Rewrite the listing below with "santa hat" changed to "knit cap" and everything else left the same. Leave the pictures out.

··········

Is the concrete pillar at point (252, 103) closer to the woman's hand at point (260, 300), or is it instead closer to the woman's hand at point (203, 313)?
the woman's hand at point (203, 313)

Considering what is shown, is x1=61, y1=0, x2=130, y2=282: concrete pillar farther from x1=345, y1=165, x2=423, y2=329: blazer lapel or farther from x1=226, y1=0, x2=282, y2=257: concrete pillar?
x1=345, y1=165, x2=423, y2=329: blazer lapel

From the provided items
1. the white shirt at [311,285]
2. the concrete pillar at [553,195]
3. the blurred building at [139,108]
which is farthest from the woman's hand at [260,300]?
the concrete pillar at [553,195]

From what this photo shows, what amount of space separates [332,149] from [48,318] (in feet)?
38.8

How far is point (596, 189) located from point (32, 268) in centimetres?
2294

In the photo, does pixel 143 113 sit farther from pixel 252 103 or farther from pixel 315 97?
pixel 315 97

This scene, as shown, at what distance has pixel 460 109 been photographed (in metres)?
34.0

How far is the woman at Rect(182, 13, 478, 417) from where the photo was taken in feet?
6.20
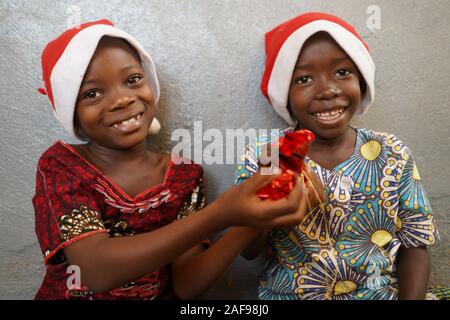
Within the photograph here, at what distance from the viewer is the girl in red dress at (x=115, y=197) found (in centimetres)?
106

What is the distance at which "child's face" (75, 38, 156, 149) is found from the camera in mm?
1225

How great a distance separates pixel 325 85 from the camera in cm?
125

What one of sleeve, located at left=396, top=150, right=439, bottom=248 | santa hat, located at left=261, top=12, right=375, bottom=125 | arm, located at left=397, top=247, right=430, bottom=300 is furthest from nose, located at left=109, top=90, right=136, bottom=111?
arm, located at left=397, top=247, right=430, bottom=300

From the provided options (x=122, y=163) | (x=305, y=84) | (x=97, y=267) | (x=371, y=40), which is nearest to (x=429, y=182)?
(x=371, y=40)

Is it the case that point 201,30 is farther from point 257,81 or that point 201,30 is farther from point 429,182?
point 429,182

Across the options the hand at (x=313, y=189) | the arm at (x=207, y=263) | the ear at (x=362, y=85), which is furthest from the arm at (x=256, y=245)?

··········

**TASK RESPONSE**.
Is the concrete pillar at point (252, 103) closer to the woman's hand at point (260, 300), or is it instead closer to the woman's hand at point (203, 313)?
the woman's hand at point (203, 313)

Considering what is shown, is x1=61, y1=0, x2=130, y2=282: concrete pillar farther from x1=345, y1=165, x2=423, y2=329: blazer lapel or farther from x1=226, y1=0, x2=282, y2=257: concrete pillar?
x1=345, y1=165, x2=423, y2=329: blazer lapel

From the provided items
1. the white shirt at [311,285]
2. the concrete pillar at [553,195]
3. the blurred building at [139,108]
which is farthest from the woman's hand at [260,300]?
the concrete pillar at [553,195]

From what this photo shows, what amount of space separates [332,149] from [48,318] (in feet)?
38.8

How far is point (596, 189) located from point (32, 268) in centimetres?
2294

In the photo, does pixel 143 113 sit farther from pixel 252 103 or farther from pixel 315 97?
pixel 315 97

This scene, as shown, at what distance has pixel 460 109 been photographed (in metres)?
34.0

How far is the woman at Rect(182, 13, 478, 417) from where the photo was taken in feet?
6.20
Within the photograph here, at what distance from the viewer is the girl in red dress at (x=115, y=197) found (in centimetres)?
106

What is the distance at which "child's face" (75, 38, 156, 149) is found from the camera in mm?
1225

How great a distance separates pixel 325 85 from the camera in cm?
125

What one of sleeve, located at left=396, top=150, right=439, bottom=248 | knit cap, located at left=261, top=12, right=375, bottom=125 | arm, located at left=397, top=247, right=430, bottom=300 is furthest from nose, located at left=109, top=90, right=136, bottom=111?
arm, located at left=397, top=247, right=430, bottom=300

From the provided options (x=122, y=163) | (x=305, y=84) | (x=97, y=267) | (x=371, y=40), which is nearest to (x=429, y=182)?
(x=371, y=40)

Is it the case that point 201,30 is farther from point 257,81 or that point 201,30 is farther from point 429,182?
point 429,182

Across the options the hand at (x=313, y=189) | the arm at (x=207, y=263) | the ear at (x=362, y=85), which is furthest from the arm at (x=256, y=245)?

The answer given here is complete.